Lentiviral vector expression of Klf4 enhances chondrogenesis and reduces hypertrophy in equine chondrocytes

Equine chondrocytes pooled from three donors were transduced with lentiviral vectors expressing the induced pluripotency factors, Oct4, Sox2. Klf4 and c-Myc (OSKM), singly, or in combination or together with green fluorescent protein (GFP) as a control. Klf4 and c-Myc overexpressing chondrocytes showed a significant increase in mitosis when compared to the control (P < 0.01 and P < 0.0001 respectively). Furthermore, overexpression of Klf4 or OSKM in three dimensional (3D) culture of equine chondrocytes resulted in a significant increase in Col2a1 mRNA levels relative to the controls (P < 0.05 and P < 0.01 respectively) while all transcription factors significantly lowered the mRNA of the fibrocartilage marker Col1a1. We also employed a Col2a1 promoter driven GFP reporter for real time monitoring of Col2a1 gene activation in 3D micromass culture, which showed significantly higher promoter activity when cultures were treated with the growth factor TGFβ3 (P < 0.05).

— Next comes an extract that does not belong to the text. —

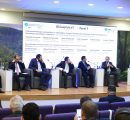 Panel discussion at the Inaugural Forest Summit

The chondrogenic properties of Klf4 transduced chondrocytes at a lower passage (P4) showed significant increases in Sox9 (P < 0.001), Col2a1 (P < 0.05) and TGFβ receptor I (P < 0.05) and II (P < 0.001) expression relative to the DS-Red expressing control. The chondrocyte dedifferentiation marker Col1a1 and hypertrophic marker Col10a1 were significantly downregulated with the inclusion of Klf4 (P < 0.01 and P < 0.05 respectively). In Conclusion, chondrogenic re-differentiation and proliferation of equine chondrocytes is promoted through ectopic expression of Klf4 while suppressing chondrocyte dedifferentiation.